* Material shown:

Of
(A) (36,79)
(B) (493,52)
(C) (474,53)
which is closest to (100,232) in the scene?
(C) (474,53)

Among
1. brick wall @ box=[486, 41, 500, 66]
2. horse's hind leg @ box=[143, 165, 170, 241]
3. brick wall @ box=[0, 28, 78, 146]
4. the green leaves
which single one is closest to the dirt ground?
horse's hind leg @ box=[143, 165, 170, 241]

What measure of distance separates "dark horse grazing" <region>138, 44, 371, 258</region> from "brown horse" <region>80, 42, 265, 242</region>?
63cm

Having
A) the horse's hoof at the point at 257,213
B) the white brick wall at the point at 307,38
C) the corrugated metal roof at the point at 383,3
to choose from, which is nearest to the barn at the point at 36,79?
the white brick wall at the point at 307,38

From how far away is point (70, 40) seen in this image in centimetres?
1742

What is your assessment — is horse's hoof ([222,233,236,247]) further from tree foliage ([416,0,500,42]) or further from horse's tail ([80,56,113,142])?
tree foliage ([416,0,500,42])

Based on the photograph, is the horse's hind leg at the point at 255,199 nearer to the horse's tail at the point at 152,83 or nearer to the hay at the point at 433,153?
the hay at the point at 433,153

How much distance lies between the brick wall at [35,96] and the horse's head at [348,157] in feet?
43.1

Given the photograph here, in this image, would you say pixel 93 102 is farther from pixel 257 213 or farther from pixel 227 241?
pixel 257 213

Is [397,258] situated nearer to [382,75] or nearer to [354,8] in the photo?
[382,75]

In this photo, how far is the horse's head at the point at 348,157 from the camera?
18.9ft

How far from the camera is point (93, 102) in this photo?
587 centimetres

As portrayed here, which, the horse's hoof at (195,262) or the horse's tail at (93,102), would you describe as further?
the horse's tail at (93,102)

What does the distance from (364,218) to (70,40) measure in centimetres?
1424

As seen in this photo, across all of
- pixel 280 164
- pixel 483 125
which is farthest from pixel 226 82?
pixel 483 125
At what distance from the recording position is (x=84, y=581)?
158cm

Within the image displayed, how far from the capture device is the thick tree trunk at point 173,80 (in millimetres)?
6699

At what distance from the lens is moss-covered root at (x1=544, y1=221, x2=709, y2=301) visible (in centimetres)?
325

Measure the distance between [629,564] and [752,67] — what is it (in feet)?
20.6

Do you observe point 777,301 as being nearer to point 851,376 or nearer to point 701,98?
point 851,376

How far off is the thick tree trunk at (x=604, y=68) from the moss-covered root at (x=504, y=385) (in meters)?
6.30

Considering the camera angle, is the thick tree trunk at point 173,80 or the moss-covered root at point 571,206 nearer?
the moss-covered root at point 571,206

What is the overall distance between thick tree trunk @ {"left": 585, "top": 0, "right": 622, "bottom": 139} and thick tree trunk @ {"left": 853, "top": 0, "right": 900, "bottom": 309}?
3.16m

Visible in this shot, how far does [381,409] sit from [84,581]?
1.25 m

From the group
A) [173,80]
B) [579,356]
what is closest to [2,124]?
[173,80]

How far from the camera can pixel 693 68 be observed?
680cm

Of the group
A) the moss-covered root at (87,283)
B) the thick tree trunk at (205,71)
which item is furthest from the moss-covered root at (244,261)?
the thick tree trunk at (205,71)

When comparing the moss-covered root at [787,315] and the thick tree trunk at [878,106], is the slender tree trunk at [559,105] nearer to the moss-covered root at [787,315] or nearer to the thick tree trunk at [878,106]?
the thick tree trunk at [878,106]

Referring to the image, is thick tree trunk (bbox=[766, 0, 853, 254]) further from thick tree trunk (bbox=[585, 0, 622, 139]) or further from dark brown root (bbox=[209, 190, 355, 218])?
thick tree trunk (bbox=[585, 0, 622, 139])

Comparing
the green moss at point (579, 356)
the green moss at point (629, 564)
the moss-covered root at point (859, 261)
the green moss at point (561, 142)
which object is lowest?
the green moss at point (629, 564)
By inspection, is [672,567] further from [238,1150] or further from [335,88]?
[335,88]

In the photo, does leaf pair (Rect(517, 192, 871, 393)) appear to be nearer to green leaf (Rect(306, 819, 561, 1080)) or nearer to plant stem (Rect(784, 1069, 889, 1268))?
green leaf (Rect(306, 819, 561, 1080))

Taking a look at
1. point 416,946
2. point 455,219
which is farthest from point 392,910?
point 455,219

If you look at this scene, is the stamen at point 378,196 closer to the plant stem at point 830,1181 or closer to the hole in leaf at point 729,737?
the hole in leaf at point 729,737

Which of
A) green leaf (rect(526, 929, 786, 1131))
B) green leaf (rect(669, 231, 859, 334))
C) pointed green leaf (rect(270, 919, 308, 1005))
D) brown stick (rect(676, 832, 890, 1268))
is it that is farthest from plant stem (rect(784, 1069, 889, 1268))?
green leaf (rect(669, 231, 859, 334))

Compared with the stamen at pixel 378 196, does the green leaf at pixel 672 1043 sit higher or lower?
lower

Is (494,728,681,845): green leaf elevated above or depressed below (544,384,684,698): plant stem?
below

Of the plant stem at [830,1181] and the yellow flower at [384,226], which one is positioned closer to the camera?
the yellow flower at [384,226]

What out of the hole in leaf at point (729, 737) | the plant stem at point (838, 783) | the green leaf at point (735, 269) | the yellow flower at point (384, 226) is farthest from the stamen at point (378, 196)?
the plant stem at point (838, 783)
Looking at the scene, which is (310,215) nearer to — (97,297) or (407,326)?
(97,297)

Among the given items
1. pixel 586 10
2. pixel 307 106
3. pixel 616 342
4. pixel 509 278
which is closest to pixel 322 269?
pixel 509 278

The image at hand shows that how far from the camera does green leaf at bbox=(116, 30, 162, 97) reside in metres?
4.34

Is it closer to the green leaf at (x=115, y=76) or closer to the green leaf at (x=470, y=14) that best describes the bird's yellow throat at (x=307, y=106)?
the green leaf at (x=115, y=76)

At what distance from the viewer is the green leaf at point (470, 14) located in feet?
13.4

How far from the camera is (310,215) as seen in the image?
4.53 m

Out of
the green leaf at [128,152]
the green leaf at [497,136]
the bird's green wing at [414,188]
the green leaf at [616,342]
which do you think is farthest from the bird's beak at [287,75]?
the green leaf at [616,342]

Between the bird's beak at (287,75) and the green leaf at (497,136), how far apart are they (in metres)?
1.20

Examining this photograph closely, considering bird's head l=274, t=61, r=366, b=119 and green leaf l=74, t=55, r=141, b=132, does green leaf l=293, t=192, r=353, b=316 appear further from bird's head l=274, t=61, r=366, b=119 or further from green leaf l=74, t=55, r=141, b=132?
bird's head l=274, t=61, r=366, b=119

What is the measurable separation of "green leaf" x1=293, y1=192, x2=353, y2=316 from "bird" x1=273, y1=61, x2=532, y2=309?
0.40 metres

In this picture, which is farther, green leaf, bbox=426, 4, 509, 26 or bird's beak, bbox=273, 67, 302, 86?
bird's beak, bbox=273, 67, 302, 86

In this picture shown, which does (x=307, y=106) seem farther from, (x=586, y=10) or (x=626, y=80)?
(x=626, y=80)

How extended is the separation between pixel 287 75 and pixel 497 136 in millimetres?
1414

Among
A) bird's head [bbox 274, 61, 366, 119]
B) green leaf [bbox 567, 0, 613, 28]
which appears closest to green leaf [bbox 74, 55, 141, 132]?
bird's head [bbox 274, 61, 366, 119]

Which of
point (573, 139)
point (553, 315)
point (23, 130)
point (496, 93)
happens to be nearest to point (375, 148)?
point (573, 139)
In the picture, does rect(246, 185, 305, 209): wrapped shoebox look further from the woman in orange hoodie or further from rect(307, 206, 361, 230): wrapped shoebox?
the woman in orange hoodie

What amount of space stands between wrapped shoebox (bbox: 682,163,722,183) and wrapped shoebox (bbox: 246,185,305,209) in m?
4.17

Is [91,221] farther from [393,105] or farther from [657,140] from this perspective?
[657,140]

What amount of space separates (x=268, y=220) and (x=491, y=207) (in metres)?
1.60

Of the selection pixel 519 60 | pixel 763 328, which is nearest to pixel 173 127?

* Written instruction:
Set down the records above word for word, beginning at the line that contains "Examining this photograph" and ending with the last line of the records, both ends included.

* Response:
Examining this photograph closely, considering bird's head l=274, t=61, r=366, b=119 and green leaf l=74, t=55, r=141, b=132, does green leaf l=293, t=192, r=353, b=316 appear further from bird's head l=274, t=61, r=366, b=119 or further from green leaf l=74, t=55, r=141, b=132?
bird's head l=274, t=61, r=366, b=119

What is the measurable separation of "green leaf" x1=293, y1=192, x2=353, y2=316 from "bird" x1=273, y1=61, x2=532, y2=309?
0.40 metres

In this picture, which is farther, green leaf, bbox=426, 4, 509, 26 or bird's beak, bbox=273, 67, 302, 86?
bird's beak, bbox=273, 67, 302, 86

In this picture shown, which does (x=307, y=106) seem farther from, (x=586, y=10) or (x=626, y=80)?
(x=626, y=80)

How extended is the separation between pixel 287 75 and pixel 497 136 in millimetres?
1414

Among
A) bird's head [bbox 274, 61, 366, 119]
B) green leaf [bbox 567, 0, 613, 28]
which appears closest to green leaf [bbox 74, 55, 141, 132]?
bird's head [bbox 274, 61, 366, 119]

Which of
point (573, 139)
point (553, 315)
point (23, 130)
point (496, 93)
happens to be nearest to point (375, 148)?
point (573, 139)
In the picture, does rect(246, 185, 305, 209): wrapped shoebox look further from the woman in orange hoodie or further from rect(307, 206, 361, 230): wrapped shoebox?
the woman in orange hoodie

What amount of space stands between wrapped shoebox (bbox: 682,163,722,183) and wrapped shoebox (bbox: 246,185,305,209) in m?
4.17

Is [91,221] farther from [393,105] or farther from [657,140] from this perspective?
[657,140]

What amount of space separates (x=268, y=220) and (x=491, y=207) (in metres)?
1.60

Of the selection pixel 519 60 | pixel 763 328, which is nearest to pixel 173 127?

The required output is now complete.